The surrogate maps (θ₀, t) → θ(t) in a single forward pass for any query time, whereas direct RK4 must traverse every intermediate step to reach a far time. Two statements follow that are fixed by the algorithm, not the host:

  • Random access (model-free). Reaching the horizon by RK4 costs 4 · n_steps = 80 right-hand-side evaluations, each an O(N²) dense-force evaluation; the surrogate reaches any query time in one forward pass. So a single random-access query replaces 80 right-hand-side evaluations with one pass.
  • Per-query FLOP ratio (stated model). Under an explicit FLOP model — a matrix multiply of an in-vector to an out-vector counts as 2 · in · out operations, and each transcendental, elementary arithmetic operation and activation counts as one — the per-query FLOP ratio of direct simulation to the surrogate at this configuration is 0.82. At this small network and short horizon the surrogate is not a per-query FLOP win, and there is no amortised break-even: the one-time training cost never pays back through cheaper per-query FLOPs here.

The per-query FLOP ratio is a modelling estimate, not a measurement; the model's assumptions are stated so the arithmetic is reproducible.

Where the FLOP advantage appears

The per-query direct cost grows like n_steps · N² while the surrogate's grows like N · hidden · latent, so the ratio grows with both the horizon and the network size.
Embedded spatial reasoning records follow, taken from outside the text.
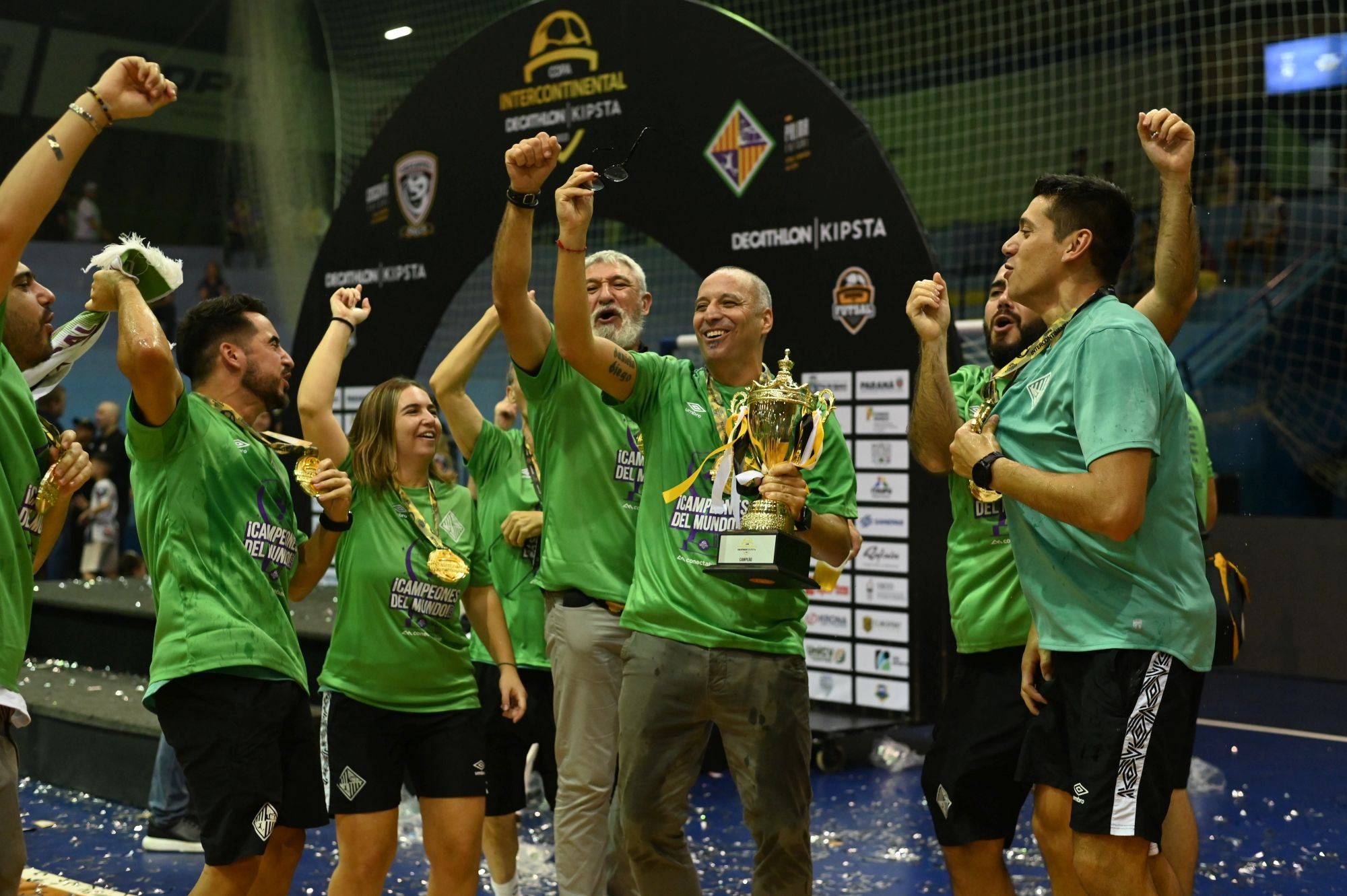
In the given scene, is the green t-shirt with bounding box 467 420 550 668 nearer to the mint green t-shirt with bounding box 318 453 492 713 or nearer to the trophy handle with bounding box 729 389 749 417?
the mint green t-shirt with bounding box 318 453 492 713

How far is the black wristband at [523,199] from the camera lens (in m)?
3.68

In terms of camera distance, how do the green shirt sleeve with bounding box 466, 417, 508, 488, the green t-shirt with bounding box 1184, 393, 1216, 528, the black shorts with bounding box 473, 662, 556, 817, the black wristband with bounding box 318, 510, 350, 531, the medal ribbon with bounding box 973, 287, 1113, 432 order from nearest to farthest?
1. the medal ribbon with bounding box 973, 287, 1113, 432
2. the black wristband with bounding box 318, 510, 350, 531
3. the green t-shirt with bounding box 1184, 393, 1216, 528
4. the black shorts with bounding box 473, 662, 556, 817
5. the green shirt sleeve with bounding box 466, 417, 508, 488

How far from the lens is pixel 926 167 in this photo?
15133mm

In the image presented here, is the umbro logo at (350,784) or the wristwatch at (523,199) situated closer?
the wristwatch at (523,199)

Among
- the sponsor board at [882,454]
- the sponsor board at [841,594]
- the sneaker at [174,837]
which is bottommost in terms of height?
the sneaker at [174,837]

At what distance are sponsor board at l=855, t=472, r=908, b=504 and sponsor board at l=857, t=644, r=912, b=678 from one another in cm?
77

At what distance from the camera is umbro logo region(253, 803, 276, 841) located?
11.7 feet

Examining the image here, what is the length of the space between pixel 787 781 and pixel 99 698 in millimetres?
5101

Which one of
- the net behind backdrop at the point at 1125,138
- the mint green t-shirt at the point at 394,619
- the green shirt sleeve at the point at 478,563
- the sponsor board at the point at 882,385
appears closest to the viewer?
the mint green t-shirt at the point at 394,619

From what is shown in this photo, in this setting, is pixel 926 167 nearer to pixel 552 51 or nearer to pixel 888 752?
pixel 552 51

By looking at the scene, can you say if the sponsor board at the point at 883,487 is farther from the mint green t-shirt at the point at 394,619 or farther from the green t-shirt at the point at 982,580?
the mint green t-shirt at the point at 394,619

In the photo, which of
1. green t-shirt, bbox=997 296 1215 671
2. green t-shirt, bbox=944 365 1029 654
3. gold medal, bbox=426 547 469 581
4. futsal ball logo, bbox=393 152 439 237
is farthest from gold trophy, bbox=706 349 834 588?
futsal ball logo, bbox=393 152 439 237

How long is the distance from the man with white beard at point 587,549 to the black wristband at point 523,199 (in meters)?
0.46

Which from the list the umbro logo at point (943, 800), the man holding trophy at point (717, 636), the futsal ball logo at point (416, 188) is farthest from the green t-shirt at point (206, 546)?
the futsal ball logo at point (416, 188)
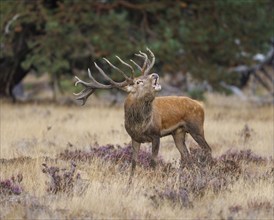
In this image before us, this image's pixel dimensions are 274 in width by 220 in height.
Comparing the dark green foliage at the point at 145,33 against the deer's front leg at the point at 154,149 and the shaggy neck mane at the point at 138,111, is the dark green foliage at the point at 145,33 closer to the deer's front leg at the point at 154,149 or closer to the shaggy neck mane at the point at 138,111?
the deer's front leg at the point at 154,149

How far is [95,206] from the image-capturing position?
A: 8070 millimetres

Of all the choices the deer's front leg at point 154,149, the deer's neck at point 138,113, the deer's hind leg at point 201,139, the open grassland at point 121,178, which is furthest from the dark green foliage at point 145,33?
the deer's neck at point 138,113

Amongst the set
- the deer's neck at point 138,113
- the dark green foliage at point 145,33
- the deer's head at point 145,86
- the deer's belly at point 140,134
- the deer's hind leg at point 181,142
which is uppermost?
the deer's head at point 145,86

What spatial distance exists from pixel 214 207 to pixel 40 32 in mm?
14624

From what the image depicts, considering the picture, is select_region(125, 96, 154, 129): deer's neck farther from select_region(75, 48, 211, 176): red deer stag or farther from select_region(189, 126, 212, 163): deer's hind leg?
select_region(189, 126, 212, 163): deer's hind leg

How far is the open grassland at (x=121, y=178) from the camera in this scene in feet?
26.1

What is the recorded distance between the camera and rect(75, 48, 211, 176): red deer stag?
31.7 feet

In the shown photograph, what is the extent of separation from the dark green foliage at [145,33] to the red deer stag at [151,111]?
29.3 ft

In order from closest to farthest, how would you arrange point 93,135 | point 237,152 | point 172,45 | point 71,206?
point 71,206, point 237,152, point 93,135, point 172,45

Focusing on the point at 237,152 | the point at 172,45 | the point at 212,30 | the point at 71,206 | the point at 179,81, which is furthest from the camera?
the point at 179,81

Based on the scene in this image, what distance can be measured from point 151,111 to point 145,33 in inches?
460

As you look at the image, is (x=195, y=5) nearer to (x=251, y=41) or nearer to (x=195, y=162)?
(x=251, y=41)

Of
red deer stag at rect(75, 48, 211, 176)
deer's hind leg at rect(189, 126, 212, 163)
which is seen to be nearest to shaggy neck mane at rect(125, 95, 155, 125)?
red deer stag at rect(75, 48, 211, 176)

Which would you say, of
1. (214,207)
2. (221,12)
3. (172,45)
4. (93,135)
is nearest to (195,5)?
(221,12)
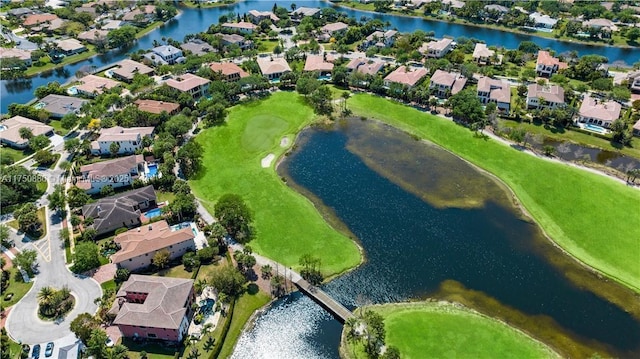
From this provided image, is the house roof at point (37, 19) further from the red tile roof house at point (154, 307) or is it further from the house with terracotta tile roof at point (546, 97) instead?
the house with terracotta tile roof at point (546, 97)

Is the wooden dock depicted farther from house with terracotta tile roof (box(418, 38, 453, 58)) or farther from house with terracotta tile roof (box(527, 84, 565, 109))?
house with terracotta tile roof (box(418, 38, 453, 58))

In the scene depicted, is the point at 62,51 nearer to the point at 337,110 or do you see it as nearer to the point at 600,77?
the point at 337,110

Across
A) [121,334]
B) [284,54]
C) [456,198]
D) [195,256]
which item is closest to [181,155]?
[195,256]

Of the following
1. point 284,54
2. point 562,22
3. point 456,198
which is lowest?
point 456,198

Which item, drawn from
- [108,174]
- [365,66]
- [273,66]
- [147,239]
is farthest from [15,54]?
[365,66]

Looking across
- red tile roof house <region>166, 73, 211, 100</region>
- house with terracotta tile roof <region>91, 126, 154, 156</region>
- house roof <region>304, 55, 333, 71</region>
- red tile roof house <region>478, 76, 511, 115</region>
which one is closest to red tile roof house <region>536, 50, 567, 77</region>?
red tile roof house <region>478, 76, 511, 115</region>

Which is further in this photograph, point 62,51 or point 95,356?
point 62,51
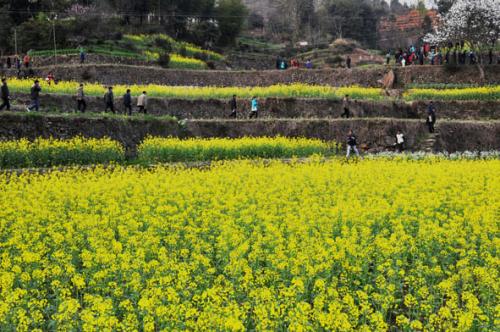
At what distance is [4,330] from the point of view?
747cm

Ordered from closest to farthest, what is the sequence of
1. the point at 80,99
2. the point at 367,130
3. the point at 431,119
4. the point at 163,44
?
the point at 80,99
the point at 431,119
the point at 367,130
the point at 163,44

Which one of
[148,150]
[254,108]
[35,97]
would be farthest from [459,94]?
[35,97]

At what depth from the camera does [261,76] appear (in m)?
40.2

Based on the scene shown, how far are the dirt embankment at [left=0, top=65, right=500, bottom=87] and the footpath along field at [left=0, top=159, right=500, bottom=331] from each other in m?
19.5

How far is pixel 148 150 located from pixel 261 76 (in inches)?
751

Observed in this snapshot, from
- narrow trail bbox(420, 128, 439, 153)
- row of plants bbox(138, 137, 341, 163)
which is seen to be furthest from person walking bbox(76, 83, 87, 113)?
narrow trail bbox(420, 128, 439, 153)

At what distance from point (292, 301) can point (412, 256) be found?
3.78m

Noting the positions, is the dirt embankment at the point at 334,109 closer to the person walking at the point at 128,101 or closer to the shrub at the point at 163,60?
the person walking at the point at 128,101

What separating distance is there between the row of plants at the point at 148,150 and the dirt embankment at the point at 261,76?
A: 1344 centimetres

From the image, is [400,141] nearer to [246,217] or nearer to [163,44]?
[246,217]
The committed artefact records this sweep (latent 32, hidden 96); the ratio crosses one — the surrogate becomes the cheaper per-query option — as the network or horizon grows:

N \ n_steps 20 40 80 160
16 0.41 0.83 1.66 3.32
32 0.82 1.63 3.26 6.52
64 1.62 3.23 6.46 12.92
128 3.21 6.43 12.86 25.72

The advantage is structural — random access at any N, and a per-query FLOP ratio that grows without bound as the network or horizon grows.

Wall clock (host-dependent, boundary-guarded — not a claim)

For completeness the artefact records advisory millisecond timings, captured on an 11th Gen Intel Core i5-11600K under a one-minute load average of about 27 with all twelve logical cores available (no reserved core, powersave governor). On this host the surrogate's single-query forecast took about 0.27 ms against about 1.07 ms for the full direct trajectory.

These timings are excluded from the reproducible set and are not a performance claim. They depend on the host, the governor, the BLAS backend and the accelerator tier, and they can disagree with the operation-count model — here the model rates the surrogate slightly more expensive per query while the wall clock rates it faster, precisely because a millisecond margin is a host and backend artefact. Clean absolute numbers require a quiesced, core-reserved host; see the isolation guidance under docs/internal.

Honest conclusion and limitation

The surrogate's genuine advantages are its held-out forecast fidelity (it beats the persistence baseline by about a factor of two) and its structural random access to any query time in a single pass. Its per-query FLOP advantage is real but regime-dependent: it emerges for larger networks and longer horizons, not at the small demonstrated configuration.

There is an honest tension between the two axes. The operation-count advantage grows with the network size, but a surrogate's forecast fidelity at a larger network requires proportionally more training capacity and data; a fixed training budget tuned to beat persistence at this network size will underfit a substantially larger one. The demonstration is therefore reported at the network size where the recorded budget achieves the fidelity bar, with the operation-count crossover projected arithmetically rather than by inflating the network until the FLOP ratio looks large.

Reproduce

python scripts/bench_neural_operator_advantage.py --n 32 --n-trajectories 256 --epochs 300 --n-eval 40

This requires the optional PyTorch extra (scpn-quantum-control[torch]). The command writes docs/benchmarks/neural_operator_advantage.json, whose payload_sha256 digest covers only the bit-exact cost model and configuration, so it reproduces regardless of the host provenance or timings.